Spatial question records
━━━━━━━━
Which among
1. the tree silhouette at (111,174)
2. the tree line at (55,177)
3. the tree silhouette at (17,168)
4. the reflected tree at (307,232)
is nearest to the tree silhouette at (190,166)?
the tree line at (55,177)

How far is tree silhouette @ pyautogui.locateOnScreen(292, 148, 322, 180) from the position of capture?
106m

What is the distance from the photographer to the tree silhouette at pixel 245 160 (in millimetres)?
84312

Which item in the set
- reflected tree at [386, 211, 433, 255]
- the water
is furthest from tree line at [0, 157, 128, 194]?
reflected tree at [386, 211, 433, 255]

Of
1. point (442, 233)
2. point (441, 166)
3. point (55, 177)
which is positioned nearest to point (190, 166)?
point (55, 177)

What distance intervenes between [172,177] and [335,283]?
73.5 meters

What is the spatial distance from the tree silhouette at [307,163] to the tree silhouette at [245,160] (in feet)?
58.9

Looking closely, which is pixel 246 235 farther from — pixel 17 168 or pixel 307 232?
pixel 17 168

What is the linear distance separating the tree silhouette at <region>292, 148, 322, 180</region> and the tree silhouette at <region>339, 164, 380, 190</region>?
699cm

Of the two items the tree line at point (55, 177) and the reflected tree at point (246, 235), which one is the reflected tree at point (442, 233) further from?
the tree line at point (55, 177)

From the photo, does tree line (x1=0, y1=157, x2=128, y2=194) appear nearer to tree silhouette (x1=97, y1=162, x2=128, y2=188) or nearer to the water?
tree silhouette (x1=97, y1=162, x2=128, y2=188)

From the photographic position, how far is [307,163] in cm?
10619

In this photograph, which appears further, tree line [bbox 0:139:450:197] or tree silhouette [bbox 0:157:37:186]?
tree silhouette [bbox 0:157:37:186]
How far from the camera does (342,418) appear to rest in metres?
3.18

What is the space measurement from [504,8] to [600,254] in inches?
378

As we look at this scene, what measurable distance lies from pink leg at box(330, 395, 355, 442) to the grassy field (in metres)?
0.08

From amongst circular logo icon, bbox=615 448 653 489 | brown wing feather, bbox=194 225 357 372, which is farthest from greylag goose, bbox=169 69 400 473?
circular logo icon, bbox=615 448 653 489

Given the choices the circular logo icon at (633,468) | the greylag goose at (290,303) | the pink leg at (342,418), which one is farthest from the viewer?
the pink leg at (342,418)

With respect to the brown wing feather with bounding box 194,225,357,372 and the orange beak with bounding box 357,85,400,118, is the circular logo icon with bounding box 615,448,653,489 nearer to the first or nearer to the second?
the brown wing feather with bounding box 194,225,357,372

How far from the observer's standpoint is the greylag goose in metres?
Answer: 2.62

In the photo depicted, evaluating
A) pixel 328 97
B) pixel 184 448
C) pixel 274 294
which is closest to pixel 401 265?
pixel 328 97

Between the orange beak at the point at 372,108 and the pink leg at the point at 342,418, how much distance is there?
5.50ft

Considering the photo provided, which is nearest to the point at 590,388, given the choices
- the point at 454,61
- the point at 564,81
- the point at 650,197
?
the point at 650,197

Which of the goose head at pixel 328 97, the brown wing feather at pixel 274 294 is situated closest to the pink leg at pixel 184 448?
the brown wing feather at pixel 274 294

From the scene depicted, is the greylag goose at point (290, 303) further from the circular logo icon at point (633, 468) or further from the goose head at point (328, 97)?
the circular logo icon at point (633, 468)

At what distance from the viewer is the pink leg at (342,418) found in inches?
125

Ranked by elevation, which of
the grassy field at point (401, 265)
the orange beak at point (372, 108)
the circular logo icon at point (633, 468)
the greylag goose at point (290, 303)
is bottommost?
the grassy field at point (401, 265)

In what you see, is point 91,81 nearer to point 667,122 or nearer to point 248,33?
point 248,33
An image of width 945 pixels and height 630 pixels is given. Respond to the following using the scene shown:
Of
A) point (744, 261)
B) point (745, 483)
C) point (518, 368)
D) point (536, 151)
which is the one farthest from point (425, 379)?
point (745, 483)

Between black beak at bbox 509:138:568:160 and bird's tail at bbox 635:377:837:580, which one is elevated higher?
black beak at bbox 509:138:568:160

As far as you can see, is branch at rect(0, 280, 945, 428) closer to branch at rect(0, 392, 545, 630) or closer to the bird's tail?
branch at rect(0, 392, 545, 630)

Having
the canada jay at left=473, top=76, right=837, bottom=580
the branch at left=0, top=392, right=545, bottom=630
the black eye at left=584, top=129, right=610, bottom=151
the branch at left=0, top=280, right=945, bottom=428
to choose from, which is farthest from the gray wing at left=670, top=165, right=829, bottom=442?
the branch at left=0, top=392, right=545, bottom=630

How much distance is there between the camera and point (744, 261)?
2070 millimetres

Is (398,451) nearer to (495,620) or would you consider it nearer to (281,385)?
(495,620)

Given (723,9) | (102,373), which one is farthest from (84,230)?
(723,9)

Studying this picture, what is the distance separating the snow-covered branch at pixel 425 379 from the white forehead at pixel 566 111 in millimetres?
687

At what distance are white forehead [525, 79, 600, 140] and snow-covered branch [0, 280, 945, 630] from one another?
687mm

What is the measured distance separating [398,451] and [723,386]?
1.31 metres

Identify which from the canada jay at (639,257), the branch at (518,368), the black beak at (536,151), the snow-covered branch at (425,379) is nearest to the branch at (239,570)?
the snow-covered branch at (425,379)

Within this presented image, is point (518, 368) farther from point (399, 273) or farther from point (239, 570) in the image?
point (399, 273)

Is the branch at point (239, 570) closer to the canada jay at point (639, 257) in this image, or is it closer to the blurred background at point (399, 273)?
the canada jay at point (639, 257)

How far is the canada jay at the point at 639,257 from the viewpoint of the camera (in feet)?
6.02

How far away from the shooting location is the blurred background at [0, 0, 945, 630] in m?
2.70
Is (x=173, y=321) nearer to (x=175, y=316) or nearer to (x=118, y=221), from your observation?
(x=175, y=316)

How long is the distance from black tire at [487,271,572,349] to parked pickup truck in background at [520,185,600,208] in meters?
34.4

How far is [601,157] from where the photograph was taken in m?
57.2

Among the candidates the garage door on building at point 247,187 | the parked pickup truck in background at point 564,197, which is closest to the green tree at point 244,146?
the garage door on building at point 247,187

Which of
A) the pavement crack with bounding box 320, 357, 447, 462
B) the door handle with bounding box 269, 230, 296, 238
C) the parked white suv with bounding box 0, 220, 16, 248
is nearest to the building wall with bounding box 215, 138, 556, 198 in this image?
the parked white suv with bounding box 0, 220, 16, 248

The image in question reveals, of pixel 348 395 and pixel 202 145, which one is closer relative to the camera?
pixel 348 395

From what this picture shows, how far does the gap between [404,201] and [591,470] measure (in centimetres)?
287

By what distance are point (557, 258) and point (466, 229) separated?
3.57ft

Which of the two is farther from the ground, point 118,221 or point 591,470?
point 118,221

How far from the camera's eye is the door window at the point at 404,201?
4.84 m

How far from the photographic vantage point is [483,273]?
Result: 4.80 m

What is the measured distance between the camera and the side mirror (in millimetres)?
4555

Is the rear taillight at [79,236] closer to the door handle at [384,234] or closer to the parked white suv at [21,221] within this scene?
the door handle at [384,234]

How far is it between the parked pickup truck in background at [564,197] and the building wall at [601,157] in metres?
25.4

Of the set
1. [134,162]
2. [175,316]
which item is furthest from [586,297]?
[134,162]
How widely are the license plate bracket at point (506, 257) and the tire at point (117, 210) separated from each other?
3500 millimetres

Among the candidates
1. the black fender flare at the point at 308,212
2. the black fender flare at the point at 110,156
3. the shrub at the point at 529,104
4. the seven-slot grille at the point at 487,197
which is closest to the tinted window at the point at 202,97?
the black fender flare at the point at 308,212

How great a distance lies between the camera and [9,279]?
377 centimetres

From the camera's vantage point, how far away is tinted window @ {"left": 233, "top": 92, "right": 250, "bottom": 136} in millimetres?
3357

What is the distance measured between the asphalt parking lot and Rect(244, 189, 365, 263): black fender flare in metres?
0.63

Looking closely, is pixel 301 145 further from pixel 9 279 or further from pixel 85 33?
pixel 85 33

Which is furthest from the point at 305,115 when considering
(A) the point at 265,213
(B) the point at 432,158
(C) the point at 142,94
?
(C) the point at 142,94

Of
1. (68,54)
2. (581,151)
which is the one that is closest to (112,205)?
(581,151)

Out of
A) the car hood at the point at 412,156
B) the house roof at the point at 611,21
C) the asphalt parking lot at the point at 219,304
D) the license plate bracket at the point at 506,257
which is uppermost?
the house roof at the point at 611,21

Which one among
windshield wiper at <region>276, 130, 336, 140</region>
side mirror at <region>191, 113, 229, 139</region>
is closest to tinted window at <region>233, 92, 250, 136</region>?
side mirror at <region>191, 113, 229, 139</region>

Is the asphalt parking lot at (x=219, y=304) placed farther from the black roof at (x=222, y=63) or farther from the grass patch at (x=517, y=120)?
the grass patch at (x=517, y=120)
━━━━━━━━
▶ **What you need to do**: Give the lines from the one containing "How far is it" through the end of the entries again, exactly as written and with no other lines.

▶ **Solution to the problem**:
How far is it between the parked pickup truck in background at [564,197] and the building wall at [601,157] in metres?
25.4

Of the set
1. [134,162]
2. [175,316]
which item is furthest from [586,297]?
[134,162]
How widely are the license plate bracket at point (506, 257) and the tire at point (117, 210) separated from each other?
3500 millimetres

Among the candidates
1. the black fender flare at the point at 308,212
2. the black fender flare at the point at 110,156
3. the shrub at the point at 529,104
4. the seven-slot grille at the point at 487,197
which is closest to the tinted window at the point at 202,97?
the black fender flare at the point at 308,212

How great a distance lies between the camera and [9,279]?
377 centimetres

From the camera's vantage point, how far away is tinted window @ {"left": 233, "top": 92, "right": 250, "bottom": 136} in millimetres?
3357

What is the distance measured between the asphalt parking lot and Rect(244, 189, 365, 263): black fender flare in metres?
0.63

Looking closely, is pixel 301 145 further from pixel 9 279 or further from pixel 85 33?
pixel 85 33

Which is furthest from the point at 305,115 when considering
(A) the point at 265,213
(B) the point at 432,158
(C) the point at 142,94
?
(C) the point at 142,94

Of
1. (68,54)
2. (581,151)
which is the one that is closest to (112,205)?
(581,151)

Out of
A) the car hood at the point at 412,156
B) the house roof at the point at 611,21
C) the asphalt parking lot at the point at 219,304
D) the license plate bracket at the point at 506,257
which is uppermost?
the house roof at the point at 611,21

Which one among
windshield wiper at <region>276, 130, 336, 140</region>
side mirror at <region>191, 113, 229, 139</region>
is closest to tinted window at <region>233, 92, 250, 136</region>?
side mirror at <region>191, 113, 229, 139</region>

Is the asphalt parking lot at (x=219, y=304) placed farther from the black roof at (x=222, y=63) or farther from the grass patch at (x=517, y=120)?
the grass patch at (x=517, y=120)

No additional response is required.